### STATED TASK
Quote every line of the listing below word for word.

[Dataset rows]
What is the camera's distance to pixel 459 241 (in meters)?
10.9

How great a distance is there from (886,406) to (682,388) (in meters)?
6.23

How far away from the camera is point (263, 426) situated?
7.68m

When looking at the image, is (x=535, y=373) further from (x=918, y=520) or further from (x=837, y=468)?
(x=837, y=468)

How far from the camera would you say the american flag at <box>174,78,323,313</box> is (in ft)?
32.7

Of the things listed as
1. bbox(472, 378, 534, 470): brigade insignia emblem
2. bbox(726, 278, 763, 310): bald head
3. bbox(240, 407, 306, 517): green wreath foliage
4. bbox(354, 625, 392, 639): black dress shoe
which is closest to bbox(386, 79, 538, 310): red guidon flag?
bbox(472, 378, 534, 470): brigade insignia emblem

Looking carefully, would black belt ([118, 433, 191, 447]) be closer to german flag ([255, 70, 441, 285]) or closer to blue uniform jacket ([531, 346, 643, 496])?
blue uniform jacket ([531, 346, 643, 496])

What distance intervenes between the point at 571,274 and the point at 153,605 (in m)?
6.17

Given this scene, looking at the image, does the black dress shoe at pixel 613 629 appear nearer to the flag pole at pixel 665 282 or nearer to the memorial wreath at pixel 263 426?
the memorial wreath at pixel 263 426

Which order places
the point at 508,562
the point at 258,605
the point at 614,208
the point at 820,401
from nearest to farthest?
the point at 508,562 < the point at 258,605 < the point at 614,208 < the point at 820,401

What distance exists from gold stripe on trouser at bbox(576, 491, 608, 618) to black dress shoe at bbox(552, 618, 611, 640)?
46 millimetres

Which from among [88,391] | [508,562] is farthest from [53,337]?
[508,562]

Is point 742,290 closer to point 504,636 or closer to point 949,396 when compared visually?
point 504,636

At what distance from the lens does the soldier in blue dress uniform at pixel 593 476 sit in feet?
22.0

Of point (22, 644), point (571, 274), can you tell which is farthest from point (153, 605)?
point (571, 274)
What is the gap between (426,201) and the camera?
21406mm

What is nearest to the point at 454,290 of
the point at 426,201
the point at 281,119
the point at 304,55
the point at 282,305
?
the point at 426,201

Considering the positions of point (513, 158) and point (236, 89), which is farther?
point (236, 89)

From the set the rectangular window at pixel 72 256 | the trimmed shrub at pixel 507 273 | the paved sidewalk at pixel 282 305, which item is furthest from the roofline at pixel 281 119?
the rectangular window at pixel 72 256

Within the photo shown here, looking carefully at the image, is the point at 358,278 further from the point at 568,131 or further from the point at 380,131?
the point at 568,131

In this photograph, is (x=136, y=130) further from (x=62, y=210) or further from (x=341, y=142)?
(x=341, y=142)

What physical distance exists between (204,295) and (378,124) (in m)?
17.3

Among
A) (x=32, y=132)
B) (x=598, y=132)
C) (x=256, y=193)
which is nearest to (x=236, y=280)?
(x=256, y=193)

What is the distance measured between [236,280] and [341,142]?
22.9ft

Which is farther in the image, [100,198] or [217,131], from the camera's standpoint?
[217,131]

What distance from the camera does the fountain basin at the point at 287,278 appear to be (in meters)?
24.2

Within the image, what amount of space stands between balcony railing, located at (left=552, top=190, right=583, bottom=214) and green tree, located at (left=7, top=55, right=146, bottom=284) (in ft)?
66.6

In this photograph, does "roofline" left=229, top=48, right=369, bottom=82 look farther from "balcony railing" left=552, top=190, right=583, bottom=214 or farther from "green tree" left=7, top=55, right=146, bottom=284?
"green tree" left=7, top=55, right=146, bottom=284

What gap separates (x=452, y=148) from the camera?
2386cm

### TASK ANSWER
What is the camera's distance to pixel 459 241 (in meters)?
10.9

How great a distance is there from (886,406) to (682,388) (in meters)?
6.23

How far away from the camera is point (263, 426) situated?
7.68m

When looking at the image, is (x=535, y=373) further from (x=918, y=520) or further from (x=837, y=468)?
(x=837, y=468)

How far from the camera would you say the american flag at <box>174,78,323,313</box> is (in ft)?
32.7

Of the things listed as
1. bbox(472, 378, 534, 470): brigade insignia emblem
2. bbox(726, 278, 763, 310): bald head
3. bbox(240, 407, 306, 517): green wreath foliage
4. bbox(354, 625, 392, 639): black dress shoe
which is closest to bbox(386, 79, 538, 310): red guidon flag?
bbox(472, 378, 534, 470): brigade insignia emblem

Looking carefully, would black belt ([118, 433, 191, 447]) be closer to german flag ([255, 70, 441, 285]) or closer to blue uniform jacket ([531, 346, 643, 496])?
blue uniform jacket ([531, 346, 643, 496])

What distance intervenes between the point at 571,274 and the point at 153,605 (in m)?
6.17

Given this scene, looking at the image, does the black dress shoe at pixel 613 629 appear nearer to the flag pole at pixel 665 282 or nearer to the memorial wreath at pixel 263 426?
the memorial wreath at pixel 263 426

Which order places
the point at 508,562
the point at 258,605
the point at 614,208
the point at 820,401
from nearest to farthest?
the point at 508,562 < the point at 258,605 < the point at 614,208 < the point at 820,401

What distance exists from gold stripe on trouser at bbox(576, 491, 608, 618) to black dress shoe at bbox(552, 618, 611, 640)?
46 millimetres

Which from among [88,391] | [508,562] is farthest from [53,337]?
[508,562]

Is point 742,290 closer to point 504,636 or closer to point 949,396 when compared visually?
point 504,636

At what distance from the lens does the soldier in blue dress uniform at pixel 593 476 sit in feet?
22.0

Of point (22, 644), point (571, 274), can you tell which is farthest from point (153, 605)?
point (571, 274)
What is the gap between (426,201) and the camera?
21406mm

What is nearest to the point at 454,290 of
the point at 426,201
the point at 281,119
the point at 304,55
the point at 282,305
?
the point at 426,201

Considering the positions of point (513, 158) and point (236, 89), which is farther?
point (236, 89)

From the set the rectangular window at pixel 72 256 | the trimmed shrub at pixel 507 273 | the paved sidewalk at pixel 282 305, which item is furthest from the roofline at pixel 281 119?
the rectangular window at pixel 72 256

Within the photo shown here, looking carefully at the image, is the point at 358,278 further from the point at 568,131 or further from the point at 380,131?
the point at 568,131

In this photograph, is (x=136, y=130) further from (x=62, y=210) or further from (x=341, y=142)?
(x=341, y=142)

What physical distance exists between (204,295) and (378,124) (in m)?
17.3

Among
A) (x=32, y=132)
B) (x=598, y=132)
C) (x=256, y=193)
which is nearest to (x=236, y=280)?
(x=256, y=193)

What is the distance measured between [236,280] and [341,142]?
22.9ft

Which is farther in the image, [100,198] or [217,131], from the camera's standpoint?
[217,131]

What distance from the camera does the fountain basin at the point at 287,278 appear to be (in meters)?
24.2

Within the image, what amount of space stands between balcony railing, located at (left=552, top=190, right=583, bottom=214) and green tree, located at (left=7, top=55, right=146, bottom=284) (in ft)?
66.6

In this photograph, does "roofline" left=229, top=48, right=369, bottom=82 look farther from "balcony railing" left=552, top=190, right=583, bottom=214 or farther from "green tree" left=7, top=55, right=146, bottom=284?
"green tree" left=7, top=55, right=146, bottom=284

What gap separates (x=452, y=148) from the camera?
2386cm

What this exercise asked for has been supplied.